IMPÉRIO SERRANO – Mais um belo samba para o vasto currículo de grandes hinos da escola da Serrinha. Uma boa letra para um samba de melodia com variações tímidas, mas marcantes. Destaco o refrão central (Que zoeira…) e a segunda parte (iniciada com “A cultura“). Mesmo com o bom samba, a escola passava, na época, por muitas dificuldades e amargou um último lugar no desfile.
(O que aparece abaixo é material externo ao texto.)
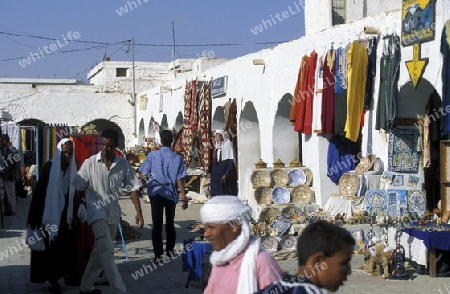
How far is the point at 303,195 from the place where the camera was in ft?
40.7

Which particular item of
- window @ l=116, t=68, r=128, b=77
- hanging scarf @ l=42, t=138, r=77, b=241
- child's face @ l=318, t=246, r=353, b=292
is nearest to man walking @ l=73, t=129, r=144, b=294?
hanging scarf @ l=42, t=138, r=77, b=241

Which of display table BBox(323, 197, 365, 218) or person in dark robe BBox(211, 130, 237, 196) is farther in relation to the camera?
person in dark robe BBox(211, 130, 237, 196)

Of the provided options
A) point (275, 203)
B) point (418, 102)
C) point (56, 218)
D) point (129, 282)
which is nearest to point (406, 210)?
point (418, 102)

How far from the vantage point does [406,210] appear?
33.1 ft

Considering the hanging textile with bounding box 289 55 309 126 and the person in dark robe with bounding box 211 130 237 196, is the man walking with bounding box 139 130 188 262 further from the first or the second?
the hanging textile with bounding box 289 55 309 126

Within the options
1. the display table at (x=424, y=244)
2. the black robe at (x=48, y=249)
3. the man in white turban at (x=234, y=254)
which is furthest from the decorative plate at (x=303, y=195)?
the man in white turban at (x=234, y=254)

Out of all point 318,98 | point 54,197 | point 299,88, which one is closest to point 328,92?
point 318,98

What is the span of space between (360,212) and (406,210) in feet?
2.08

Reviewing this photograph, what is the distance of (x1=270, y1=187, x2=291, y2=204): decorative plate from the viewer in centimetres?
1231

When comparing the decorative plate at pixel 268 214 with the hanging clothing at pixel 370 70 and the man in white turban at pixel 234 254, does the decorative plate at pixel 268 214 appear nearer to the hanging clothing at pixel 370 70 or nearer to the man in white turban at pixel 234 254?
the hanging clothing at pixel 370 70

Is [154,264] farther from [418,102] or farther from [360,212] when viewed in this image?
[418,102]

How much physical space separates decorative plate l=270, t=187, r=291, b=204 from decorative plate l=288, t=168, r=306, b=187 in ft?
1.05

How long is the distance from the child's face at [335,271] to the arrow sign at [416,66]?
7320 mm

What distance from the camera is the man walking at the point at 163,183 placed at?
8586 mm
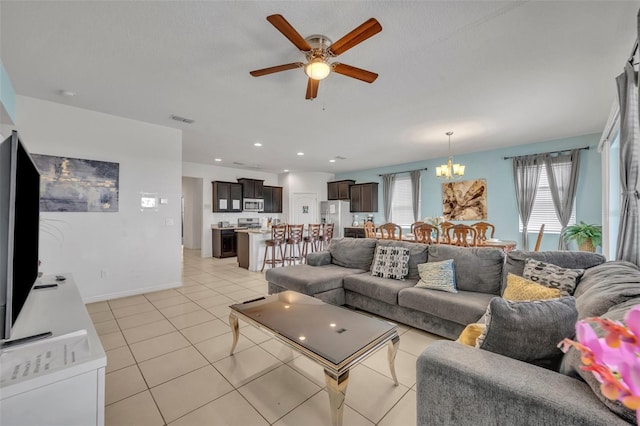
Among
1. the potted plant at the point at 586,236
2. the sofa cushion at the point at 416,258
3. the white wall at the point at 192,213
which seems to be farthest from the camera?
the white wall at the point at 192,213

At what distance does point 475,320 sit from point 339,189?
23.1 ft

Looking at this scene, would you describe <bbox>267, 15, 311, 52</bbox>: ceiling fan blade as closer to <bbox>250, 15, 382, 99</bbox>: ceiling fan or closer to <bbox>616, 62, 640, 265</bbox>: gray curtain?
<bbox>250, 15, 382, 99</bbox>: ceiling fan

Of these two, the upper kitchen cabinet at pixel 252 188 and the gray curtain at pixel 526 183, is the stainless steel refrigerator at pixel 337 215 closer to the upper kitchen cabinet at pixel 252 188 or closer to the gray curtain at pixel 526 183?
the upper kitchen cabinet at pixel 252 188

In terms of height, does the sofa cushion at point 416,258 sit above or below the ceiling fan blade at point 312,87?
below

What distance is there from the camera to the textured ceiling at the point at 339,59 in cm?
192

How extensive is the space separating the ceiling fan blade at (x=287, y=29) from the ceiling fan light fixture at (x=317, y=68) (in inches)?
4.2

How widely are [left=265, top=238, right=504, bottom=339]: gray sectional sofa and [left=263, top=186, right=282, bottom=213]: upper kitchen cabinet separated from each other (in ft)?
17.9

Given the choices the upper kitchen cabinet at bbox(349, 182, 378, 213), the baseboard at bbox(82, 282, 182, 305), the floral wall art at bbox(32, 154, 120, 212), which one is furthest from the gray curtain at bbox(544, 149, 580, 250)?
the floral wall art at bbox(32, 154, 120, 212)

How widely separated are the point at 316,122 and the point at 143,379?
3693 millimetres

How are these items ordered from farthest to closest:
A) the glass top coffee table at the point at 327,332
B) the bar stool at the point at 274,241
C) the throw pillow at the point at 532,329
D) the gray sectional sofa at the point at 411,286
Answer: the bar stool at the point at 274,241
the gray sectional sofa at the point at 411,286
the glass top coffee table at the point at 327,332
the throw pillow at the point at 532,329

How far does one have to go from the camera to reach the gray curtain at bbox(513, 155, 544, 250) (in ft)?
17.5

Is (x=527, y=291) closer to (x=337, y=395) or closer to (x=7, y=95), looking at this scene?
(x=337, y=395)

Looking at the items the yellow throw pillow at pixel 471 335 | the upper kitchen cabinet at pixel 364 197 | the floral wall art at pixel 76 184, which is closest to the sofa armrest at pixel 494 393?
the yellow throw pillow at pixel 471 335

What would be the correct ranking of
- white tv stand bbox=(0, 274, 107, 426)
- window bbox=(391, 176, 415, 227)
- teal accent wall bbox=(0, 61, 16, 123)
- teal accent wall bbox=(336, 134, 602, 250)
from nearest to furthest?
white tv stand bbox=(0, 274, 107, 426)
teal accent wall bbox=(0, 61, 16, 123)
teal accent wall bbox=(336, 134, 602, 250)
window bbox=(391, 176, 415, 227)
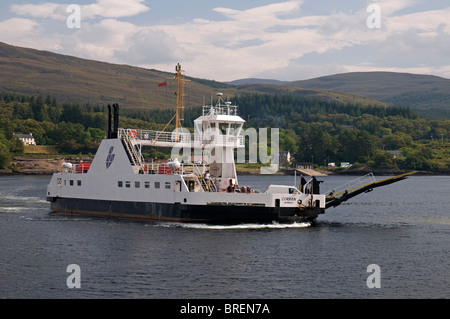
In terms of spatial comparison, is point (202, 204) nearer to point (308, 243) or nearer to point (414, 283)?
point (308, 243)

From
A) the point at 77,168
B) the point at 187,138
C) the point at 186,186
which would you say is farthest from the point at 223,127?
the point at 77,168

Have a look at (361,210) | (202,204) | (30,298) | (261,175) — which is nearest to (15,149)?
(261,175)

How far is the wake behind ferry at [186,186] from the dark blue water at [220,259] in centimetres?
122

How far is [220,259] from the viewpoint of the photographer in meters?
33.4

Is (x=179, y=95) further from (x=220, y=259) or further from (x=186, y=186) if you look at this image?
(x=220, y=259)

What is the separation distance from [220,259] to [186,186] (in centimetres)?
1063

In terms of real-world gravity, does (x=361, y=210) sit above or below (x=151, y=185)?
below

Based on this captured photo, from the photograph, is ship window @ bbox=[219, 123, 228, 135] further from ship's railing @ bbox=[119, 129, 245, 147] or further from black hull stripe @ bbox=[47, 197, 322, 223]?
black hull stripe @ bbox=[47, 197, 322, 223]

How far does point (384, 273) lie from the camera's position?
30969 millimetres

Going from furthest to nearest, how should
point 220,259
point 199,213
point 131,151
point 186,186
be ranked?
point 131,151, point 186,186, point 199,213, point 220,259

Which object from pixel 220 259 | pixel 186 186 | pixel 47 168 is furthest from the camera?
pixel 47 168

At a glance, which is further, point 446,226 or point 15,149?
point 15,149

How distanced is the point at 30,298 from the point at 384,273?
17497 millimetres

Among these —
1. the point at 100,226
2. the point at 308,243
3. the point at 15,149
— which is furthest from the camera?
the point at 15,149
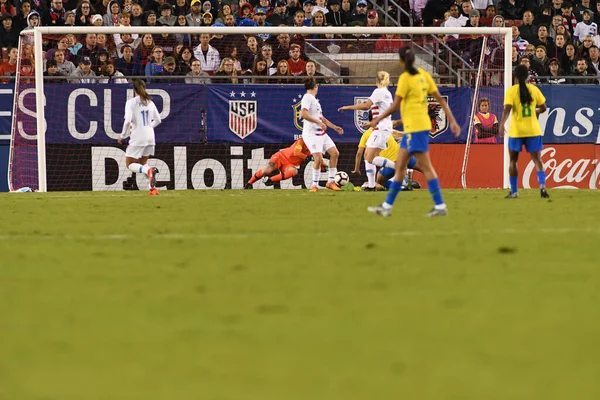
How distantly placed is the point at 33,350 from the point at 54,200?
529 inches

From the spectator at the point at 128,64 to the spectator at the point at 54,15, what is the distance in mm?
1933

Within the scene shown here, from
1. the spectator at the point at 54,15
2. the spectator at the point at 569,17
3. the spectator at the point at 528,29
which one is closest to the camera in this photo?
the spectator at the point at 54,15

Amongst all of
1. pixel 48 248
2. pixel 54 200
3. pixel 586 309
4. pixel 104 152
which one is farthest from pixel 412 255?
pixel 104 152

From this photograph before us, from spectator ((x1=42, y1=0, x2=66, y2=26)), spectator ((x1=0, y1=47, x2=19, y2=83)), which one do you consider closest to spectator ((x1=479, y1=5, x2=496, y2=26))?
spectator ((x1=42, y1=0, x2=66, y2=26))

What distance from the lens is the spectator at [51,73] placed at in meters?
23.3

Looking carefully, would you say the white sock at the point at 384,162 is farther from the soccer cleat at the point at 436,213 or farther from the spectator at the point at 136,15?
the spectator at the point at 136,15

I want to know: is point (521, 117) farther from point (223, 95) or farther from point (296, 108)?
point (223, 95)

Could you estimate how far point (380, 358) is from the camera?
4.86m

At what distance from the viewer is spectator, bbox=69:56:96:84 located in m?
23.3

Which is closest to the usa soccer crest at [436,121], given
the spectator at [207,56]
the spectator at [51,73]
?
the spectator at [207,56]

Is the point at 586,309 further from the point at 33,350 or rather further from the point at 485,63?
the point at 485,63

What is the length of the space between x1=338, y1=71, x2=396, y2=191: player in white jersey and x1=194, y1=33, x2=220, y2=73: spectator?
5043mm

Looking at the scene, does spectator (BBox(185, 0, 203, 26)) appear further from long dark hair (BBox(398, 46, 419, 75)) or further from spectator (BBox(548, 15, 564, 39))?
long dark hair (BBox(398, 46, 419, 75))

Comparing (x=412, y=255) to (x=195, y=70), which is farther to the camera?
(x=195, y=70)
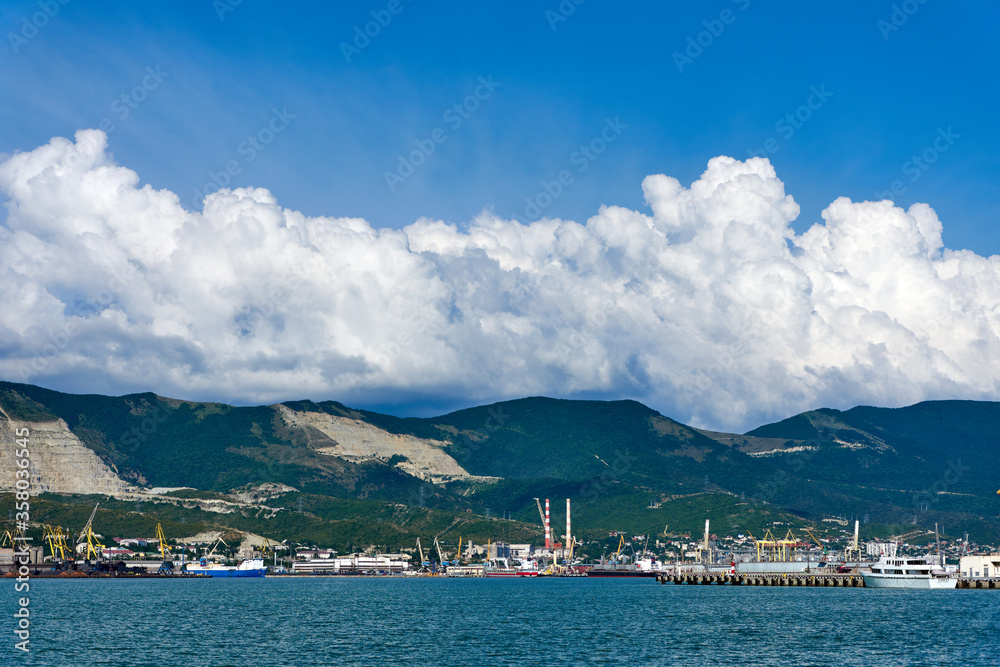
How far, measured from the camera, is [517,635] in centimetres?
12912

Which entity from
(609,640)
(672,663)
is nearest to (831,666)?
(672,663)

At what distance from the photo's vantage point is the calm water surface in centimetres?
10400

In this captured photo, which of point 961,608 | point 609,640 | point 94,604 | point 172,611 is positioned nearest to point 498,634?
point 609,640

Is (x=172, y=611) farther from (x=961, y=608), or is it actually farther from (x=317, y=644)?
(x=961, y=608)

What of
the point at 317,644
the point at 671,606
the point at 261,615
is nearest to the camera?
the point at 317,644

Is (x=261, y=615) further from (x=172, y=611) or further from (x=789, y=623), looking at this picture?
(x=789, y=623)

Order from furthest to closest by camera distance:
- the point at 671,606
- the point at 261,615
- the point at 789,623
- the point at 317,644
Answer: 1. the point at 671,606
2. the point at 261,615
3. the point at 789,623
4. the point at 317,644

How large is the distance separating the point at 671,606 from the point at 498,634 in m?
66.3

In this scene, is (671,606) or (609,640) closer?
(609,640)

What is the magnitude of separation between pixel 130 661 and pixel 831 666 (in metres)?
69.6

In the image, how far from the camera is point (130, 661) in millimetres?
101812

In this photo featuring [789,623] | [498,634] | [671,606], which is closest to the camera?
[498,634]

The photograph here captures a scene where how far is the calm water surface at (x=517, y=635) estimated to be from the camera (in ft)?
341

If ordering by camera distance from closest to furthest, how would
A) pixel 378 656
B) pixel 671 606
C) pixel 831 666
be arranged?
pixel 831 666
pixel 378 656
pixel 671 606
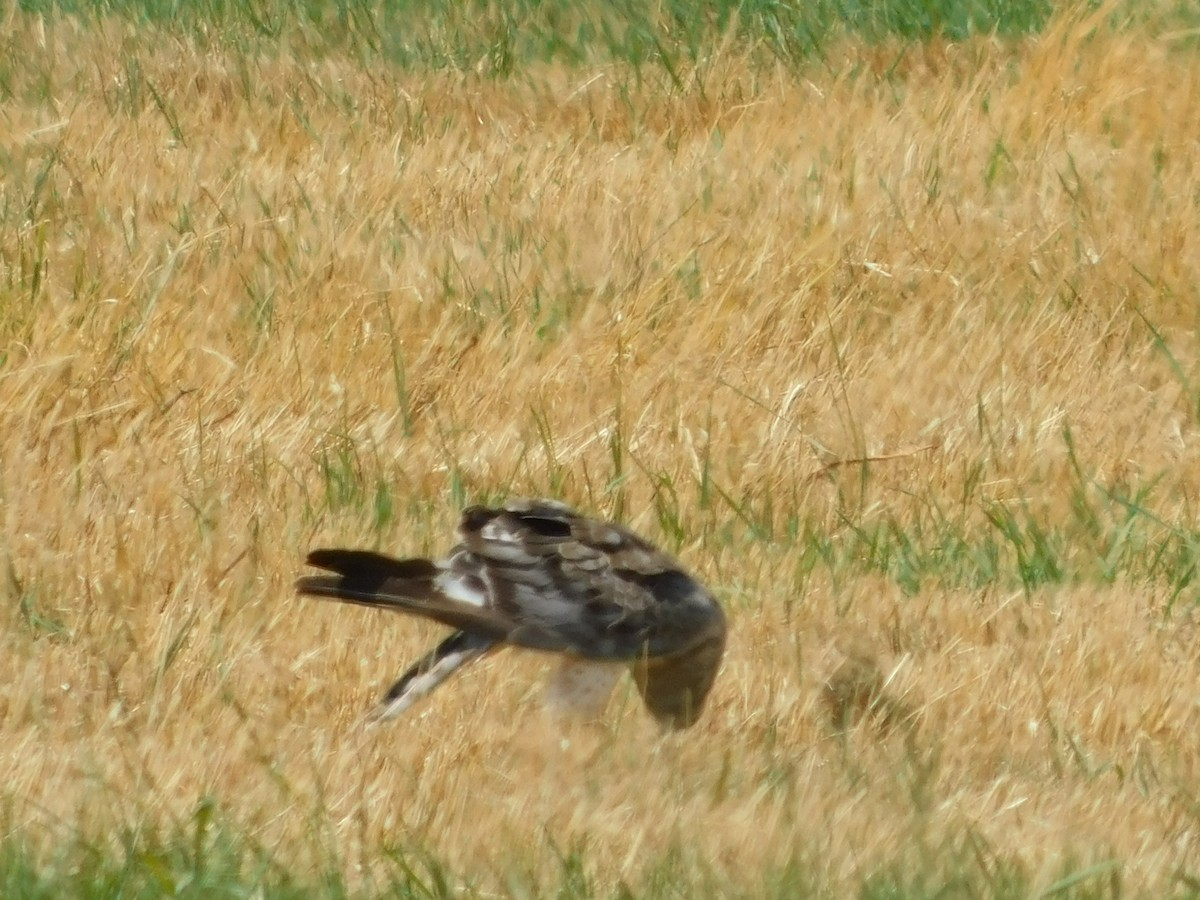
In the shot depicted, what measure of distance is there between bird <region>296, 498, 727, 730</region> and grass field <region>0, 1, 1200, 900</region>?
101 millimetres

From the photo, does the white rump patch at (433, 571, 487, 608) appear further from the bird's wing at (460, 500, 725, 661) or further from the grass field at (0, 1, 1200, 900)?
the grass field at (0, 1, 1200, 900)

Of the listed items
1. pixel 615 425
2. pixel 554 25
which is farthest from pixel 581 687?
pixel 554 25

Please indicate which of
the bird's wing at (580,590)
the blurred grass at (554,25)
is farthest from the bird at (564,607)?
the blurred grass at (554,25)

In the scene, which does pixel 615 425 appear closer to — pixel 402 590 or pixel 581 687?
pixel 581 687

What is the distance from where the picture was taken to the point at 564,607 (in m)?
4.27

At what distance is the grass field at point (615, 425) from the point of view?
3783 millimetres

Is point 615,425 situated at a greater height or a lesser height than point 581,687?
lesser

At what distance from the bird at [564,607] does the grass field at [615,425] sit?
101mm

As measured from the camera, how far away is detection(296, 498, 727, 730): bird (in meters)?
4.17

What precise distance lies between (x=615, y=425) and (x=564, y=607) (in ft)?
5.74

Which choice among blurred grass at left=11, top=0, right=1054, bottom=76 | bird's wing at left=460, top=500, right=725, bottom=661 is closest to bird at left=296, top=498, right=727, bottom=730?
bird's wing at left=460, top=500, right=725, bottom=661

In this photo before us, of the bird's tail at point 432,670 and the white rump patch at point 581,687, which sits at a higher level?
the bird's tail at point 432,670

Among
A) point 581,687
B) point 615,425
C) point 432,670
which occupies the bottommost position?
point 615,425

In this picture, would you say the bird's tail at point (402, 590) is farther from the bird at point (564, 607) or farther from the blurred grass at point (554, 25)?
the blurred grass at point (554, 25)
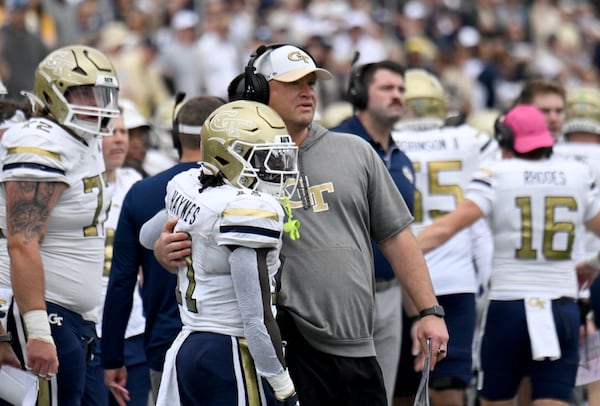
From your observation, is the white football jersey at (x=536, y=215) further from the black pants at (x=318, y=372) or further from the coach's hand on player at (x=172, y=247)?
the coach's hand on player at (x=172, y=247)

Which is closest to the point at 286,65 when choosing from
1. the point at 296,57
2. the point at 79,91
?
the point at 296,57

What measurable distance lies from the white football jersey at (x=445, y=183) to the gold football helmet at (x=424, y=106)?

Safou-se por não ter havido rebaixamento em 1994.

TRADIÇÃO – Edmilton di Bem estreou mandando bem neste bom samba de 1994 da Tradição, que regressava ao Grupo Especial após ter conquistado o título do Acesso-93. Possui uma letra interessante e uma melodia bem qualificada. É considerado um dos melhores sambas da escola, até porque 1994 foi o ano em que a Tradição realizou o melhor desfile de sua história, acabando na sexta colocação. Até hoje muitos se lembram do marcante refrão principal: “Vou voar de asa delta/O céu do meu Rio de Janeiro eu vou voar…“.

MANGUEIRA – Marcha-enredo das mais autênticas! Com um dos mais famosos sambas dos últimos anos, a verde-e-rosa não pensava em outra coisa senão no título do carnaval. Acabou conseguindo uma primeira colocação, mas não esperava que tivesse o vocábulo “décima” na frente. A 11ª colocação foi uma das piores colocações de todos os tempos da Mangueira, ainda mais com o samba de maior sucesso da fase pré-carnavalesca. Falando do samba, ele foi feito para ser executado com a mula-manca aceleradíssima. E foi o que aconteceu, inclusive no LP. Gosto muito do hino mangueirense de 1994, pois possui excelente letra e a marcante e vibrante melodia com o Padrão David Corrêa de Qualidade (o compositor também participa da faixa soltando cacos a partir da segunda passada). É um samba que vivo cantarolando. Quem não se lembra do refrão principal (Me leva que eu vou/Sonho meu/Atrás da verde-e-rosa só não vai quem já morreu“)? Só acho desnecessária a introdução da faixa com Gil, Caetano, Bethânia e Gal cantando o refrão.

BEIJA-FLOR – Excelente samba! Mais um com a cara da Beija-Flor e de Neguinho. Três bons refrões e de melodia vibrante com boas variações, embora a aceleração da bateria no LP tenha dado ao samba algumas características de marcha. Mas isso não comprometeu em nada a beleza do hino de 1994 da agremiação de Nilópolis.

VIRADOURO – Não contando a reedição do samba da São Carlos de 1975 feita pela agremiação em 2004, considero o samba de 1994 da Viradouro o melhor da história da escola, melhor até do que o de 1992, considerado uma unanimidade entre os bambas. Creio que boa parte dos simpatizantes de samba-enredo tachem “Tereza de Benguela” de samba arrastado e de melodia quase reta (opinião em especial dos críticos de Rico Medeiros). Mas este samba me encanta totalmente, tanto que o considero “o samba-enredo mais antigo dos últimos quinze anos”. Por que, vocês devem estar se perguntando? Experimentem imaginar o samba cantado com uma bateria cadenciada como nos anos 60. A sua melodia por sinal mantém muitas características dos sambas de outrora. É um samba-enredo que emociona, com os dois maravilhosos refrões incrementando suas demais partes, também marcantes. Uma pena que o hino de 1994 da agremiação de Niterói não possua o reconhecimento a que tem direito, até porque contribuiu para o terceiro lugar da escola no desfile, até então sua melhor colocação no Grupo Especial.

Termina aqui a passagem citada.